**CHALLENGE:** Quote every record below word for word, but omit the pictures.

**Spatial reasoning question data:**
##############################
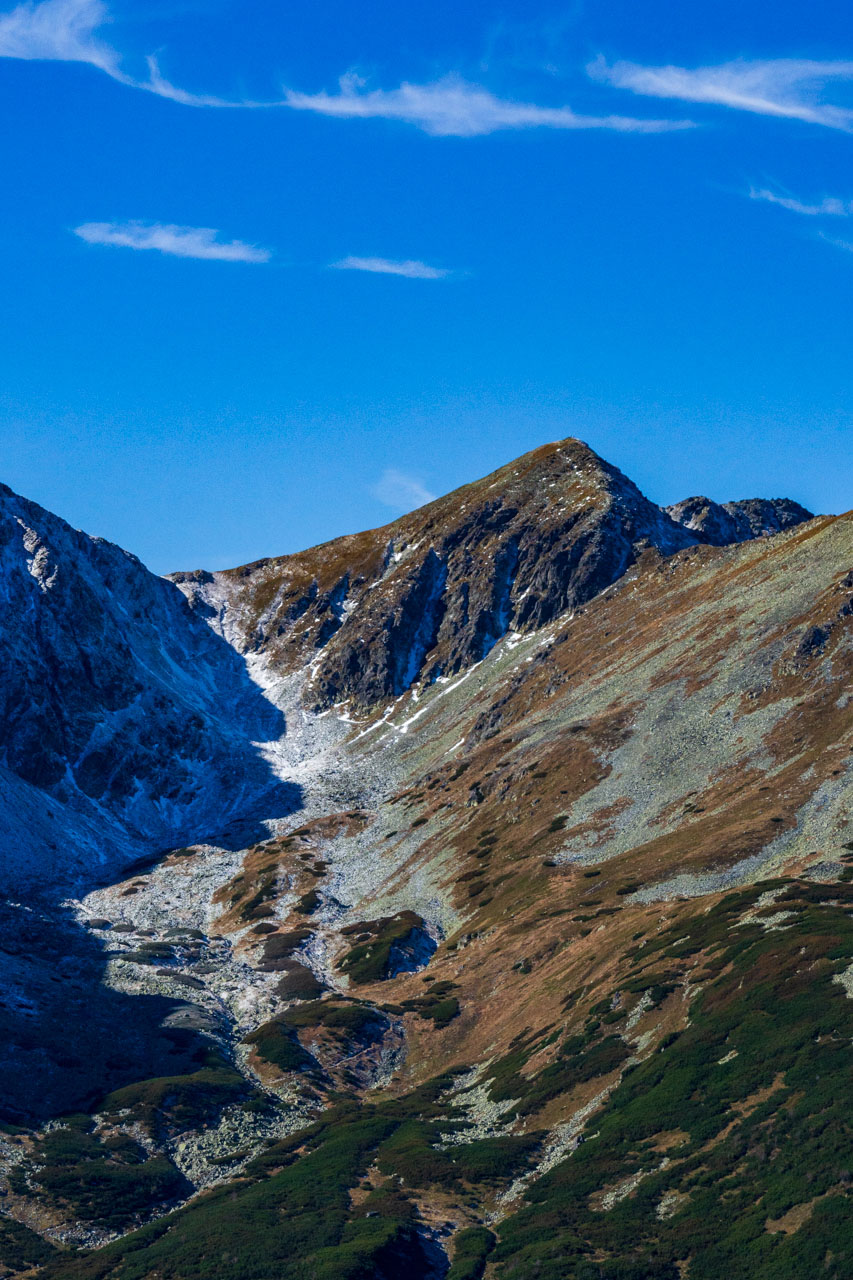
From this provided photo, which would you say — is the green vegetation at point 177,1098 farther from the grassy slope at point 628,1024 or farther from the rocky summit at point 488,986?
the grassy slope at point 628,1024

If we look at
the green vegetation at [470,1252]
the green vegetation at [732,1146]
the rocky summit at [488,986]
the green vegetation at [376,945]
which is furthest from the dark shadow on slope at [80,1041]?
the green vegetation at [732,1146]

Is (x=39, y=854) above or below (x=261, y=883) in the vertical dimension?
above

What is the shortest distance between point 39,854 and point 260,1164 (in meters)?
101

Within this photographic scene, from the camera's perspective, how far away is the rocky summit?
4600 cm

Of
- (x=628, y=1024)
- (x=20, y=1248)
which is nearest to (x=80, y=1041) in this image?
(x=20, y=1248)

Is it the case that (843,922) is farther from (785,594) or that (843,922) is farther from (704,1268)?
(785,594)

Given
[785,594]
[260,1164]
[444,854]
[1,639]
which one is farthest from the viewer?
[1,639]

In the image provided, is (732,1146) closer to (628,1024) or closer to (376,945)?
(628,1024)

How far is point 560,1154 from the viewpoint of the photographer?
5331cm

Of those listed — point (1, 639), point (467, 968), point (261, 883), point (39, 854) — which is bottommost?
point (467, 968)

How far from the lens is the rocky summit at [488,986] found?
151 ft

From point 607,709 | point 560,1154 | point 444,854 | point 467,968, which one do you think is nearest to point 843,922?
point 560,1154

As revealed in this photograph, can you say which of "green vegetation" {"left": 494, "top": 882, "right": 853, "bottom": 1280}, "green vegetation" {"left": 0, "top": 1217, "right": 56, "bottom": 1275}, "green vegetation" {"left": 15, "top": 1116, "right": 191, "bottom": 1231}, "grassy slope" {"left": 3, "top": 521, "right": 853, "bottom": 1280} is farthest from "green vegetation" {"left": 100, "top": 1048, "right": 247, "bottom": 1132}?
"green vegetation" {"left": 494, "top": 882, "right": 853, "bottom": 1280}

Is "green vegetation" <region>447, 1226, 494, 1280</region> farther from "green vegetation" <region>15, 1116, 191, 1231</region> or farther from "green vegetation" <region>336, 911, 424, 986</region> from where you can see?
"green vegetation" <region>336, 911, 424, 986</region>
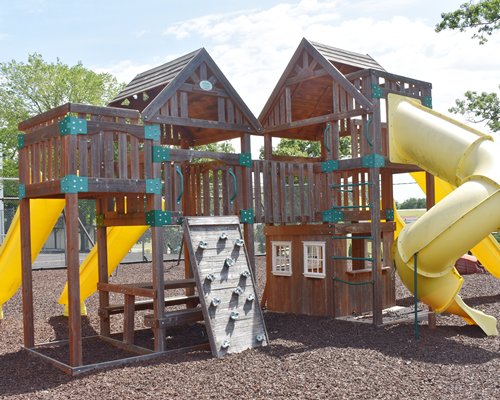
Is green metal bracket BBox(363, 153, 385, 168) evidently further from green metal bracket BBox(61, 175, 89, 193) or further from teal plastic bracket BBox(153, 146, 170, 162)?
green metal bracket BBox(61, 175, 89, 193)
##############################
**SOLUTION FOR THIS EXERCISE:**
From this provided photo, which would you say — is the green vegetation at point 177,1098 farther from the grassy slope at point 628,1024 or farther from the rocky summit at point 488,986?
the grassy slope at point 628,1024

If we look at
the green vegetation at [470,1252]
the green vegetation at [732,1146]
the rocky summit at [488,986]
the green vegetation at [376,945]
which is furthest from the dark shadow on slope at [80,1041]?
the green vegetation at [732,1146]

Is (x=39, y=854) above or below (x=261, y=883) in the vertical dimension?
above

What is the shortest distance between point 39,854 and point 260,1164 (in meters)?
101

Within this photographic scene, from the camera's perspective, how far away is the rocky summit?
4600 cm

Of
- (x=628, y=1024)
- (x=20, y=1248)
which is nearest to (x=80, y=1041) in this image?
(x=20, y=1248)

Is it the case that (843,922) is farther from (785,594) or that (843,922) is farther from (704,1268)?
(785,594)

Given
[785,594]
[260,1164]
[444,854]
[1,639]
which one is farthest from the viewer?
[1,639]

In the image provided, is (732,1146) closer to (628,1024) or closer to (376,945)?
(628,1024)

How far is point 560,1154 from the viewpoint of the photographer?
5331cm

Of those listed — point (1, 639), point (467, 968), point (261, 883), point (39, 854) — which is bottommost?
point (467, 968)

How far from the lens is the rocky summit at [488,986] found?
151 ft

From point 607,709 | point 560,1154 | point 444,854 | point 467,968, which one do you think is nearest to point 843,922?
point 560,1154

As revealed in this photograph, can you say which of "green vegetation" {"left": 494, "top": 882, "right": 853, "bottom": 1280}, "green vegetation" {"left": 0, "top": 1217, "right": 56, "bottom": 1275}, "green vegetation" {"left": 15, "top": 1116, "right": 191, "bottom": 1231}, "grassy slope" {"left": 3, "top": 521, "right": 853, "bottom": 1280} is farthest from "green vegetation" {"left": 100, "top": 1048, "right": 247, "bottom": 1132}?
"green vegetation" {"left": 494, "top": 882, "right": 853, "bottom": 1280}

Is "green vegetation" <region>447, 1226, 494, 1280</region> farther from "green vegetation" <region>15, 1116, 191, 1231</region> or farther from "green vegetation" <region>336, 911, 424, 986</region> from where you can see?
"green vegetation" <region>336, 911, 424, 986</region>
Is green metal bracket BBox(363, 153, 385, 168) evidently further from green metal bracket BBox(61, 175, 89, 193) or further from teal plastic bracket BBox(153, 146, 170, 162)?
green metal bracket BBox(61, 175, 89, 193)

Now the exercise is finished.